In September end, the researcher discovered a critical vulnerability in the Exim email server that allows attackers to perform DoS attack and even remote code execution to take complete control of the vulnerable server.
The vulnerability affects the Exim version 4.92, 4.92.1, 4.92.2. And the maintenance team behind the E Exim email server has been released a patch for this critical vulnerability and release an update.
A Heap-based buffer overflow that resides in the string_vformat was the main concern for the vulnerability that allows an attacker to override a memory with a backdoor in the Exim mail server. Let’s see how heap overflow works.
Basically local variables are stored in the memory called stack during the computer memory execution process and the stack is also responsible for storing the local variable which is created by the function.
At the same time, the dynamic variable is stored in another part of the memory called Heap and the dynamic variables mainly used to allocate and free memory during runtime.
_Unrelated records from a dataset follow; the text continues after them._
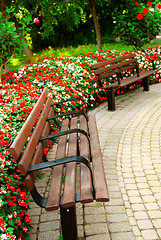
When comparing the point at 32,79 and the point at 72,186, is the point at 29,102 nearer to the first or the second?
the point at 32,79

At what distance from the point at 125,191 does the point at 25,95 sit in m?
2.61

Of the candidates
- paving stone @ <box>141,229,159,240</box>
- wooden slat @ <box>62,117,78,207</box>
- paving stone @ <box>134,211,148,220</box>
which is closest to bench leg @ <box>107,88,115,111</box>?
wooden slat @ <box>62,117,78,207</box>

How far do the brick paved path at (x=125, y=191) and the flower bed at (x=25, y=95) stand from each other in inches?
16.3

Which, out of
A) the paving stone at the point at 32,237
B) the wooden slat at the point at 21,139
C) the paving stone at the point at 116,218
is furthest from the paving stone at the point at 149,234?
the wooden slat at the point at 21,139

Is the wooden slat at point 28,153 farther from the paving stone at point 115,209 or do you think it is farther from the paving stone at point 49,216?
the paving stone at point 115,209

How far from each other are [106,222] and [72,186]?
713 mm

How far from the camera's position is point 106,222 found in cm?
286

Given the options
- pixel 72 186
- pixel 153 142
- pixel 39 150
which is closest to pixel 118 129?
pixel 153 142

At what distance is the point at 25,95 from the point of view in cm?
500

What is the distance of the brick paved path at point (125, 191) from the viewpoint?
9.03 feet

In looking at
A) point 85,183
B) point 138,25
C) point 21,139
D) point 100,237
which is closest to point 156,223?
point 100,237

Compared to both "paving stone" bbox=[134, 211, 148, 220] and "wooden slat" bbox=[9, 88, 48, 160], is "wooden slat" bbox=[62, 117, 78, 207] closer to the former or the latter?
"wooden slat" bbox=[9, 88, 48, 160]

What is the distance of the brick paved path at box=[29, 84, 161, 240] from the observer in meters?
2.75

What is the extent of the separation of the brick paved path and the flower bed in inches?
16.3
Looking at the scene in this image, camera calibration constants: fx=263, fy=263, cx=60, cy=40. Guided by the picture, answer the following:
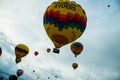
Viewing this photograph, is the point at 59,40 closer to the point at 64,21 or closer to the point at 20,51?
the point at 64,21

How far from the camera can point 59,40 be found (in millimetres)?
34219

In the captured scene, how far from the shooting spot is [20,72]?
5619 cm

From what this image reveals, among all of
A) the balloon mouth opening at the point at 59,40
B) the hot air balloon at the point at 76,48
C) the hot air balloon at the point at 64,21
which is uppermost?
the hot air balloon at the point at 76,48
In the above image, we could see that each local variable(var1, var 2) points to its value in the heap and it points to its memory address containing the value.
In this case, let’s assume that the string is longer than the dedicated memory and it is used as an input, it overrides and changes the value in subsequent memory blocks in the heap.
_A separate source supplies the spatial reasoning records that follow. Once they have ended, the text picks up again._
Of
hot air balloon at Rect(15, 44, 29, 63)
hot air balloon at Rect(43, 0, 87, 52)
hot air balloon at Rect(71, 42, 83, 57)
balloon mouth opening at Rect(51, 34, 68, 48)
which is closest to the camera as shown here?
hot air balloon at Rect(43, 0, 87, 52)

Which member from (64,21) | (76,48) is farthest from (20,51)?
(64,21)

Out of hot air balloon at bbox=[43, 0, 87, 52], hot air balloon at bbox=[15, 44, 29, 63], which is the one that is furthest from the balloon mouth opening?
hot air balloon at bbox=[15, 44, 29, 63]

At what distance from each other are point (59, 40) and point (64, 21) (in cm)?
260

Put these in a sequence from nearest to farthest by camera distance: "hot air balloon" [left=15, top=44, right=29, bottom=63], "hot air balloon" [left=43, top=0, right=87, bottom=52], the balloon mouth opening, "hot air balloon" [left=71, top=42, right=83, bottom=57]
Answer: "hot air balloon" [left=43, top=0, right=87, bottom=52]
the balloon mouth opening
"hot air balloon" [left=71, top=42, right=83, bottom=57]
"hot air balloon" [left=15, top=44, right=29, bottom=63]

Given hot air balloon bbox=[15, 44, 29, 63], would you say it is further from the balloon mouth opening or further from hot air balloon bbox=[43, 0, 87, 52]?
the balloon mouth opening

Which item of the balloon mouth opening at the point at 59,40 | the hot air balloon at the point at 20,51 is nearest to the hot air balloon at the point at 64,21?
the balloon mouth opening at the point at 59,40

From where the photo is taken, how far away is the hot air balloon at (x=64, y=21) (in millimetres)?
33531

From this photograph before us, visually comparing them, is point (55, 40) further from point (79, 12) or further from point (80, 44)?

During the overriding process, an attacker can implant any string or backdoor command in runtime and this process called remote code execution.
Exploit the vulnerability Using EHLO strings
EHLO is a type of command that is used in the process of sending an email. by an email, the client to inform the email server that it will use the Extended Simple Mail Transfer Protocol.
The vulnerability resides in the method string_vformat() in the string.c and the length of the string was not growing by enough due to the code error which leads to a buffer overflow.
“the statement highlighted in red is the flaw in the code. If the difference between g->ptr (the current pointer in a string or offset) and (lim – g->ptr) is unreasonably low and the size of the appended string is larger than the allocated memory, then it can lead to a heap overflow.”
According to Trend Micro report “It is through EHLO strings that a threat actor could exploit CVE-2019-16928 to perform malicious attacks, such as crashing the Exim process (resulting in DoS). Furthermore, a backdoor command used as an input for EHLO could lead to remote code execution.”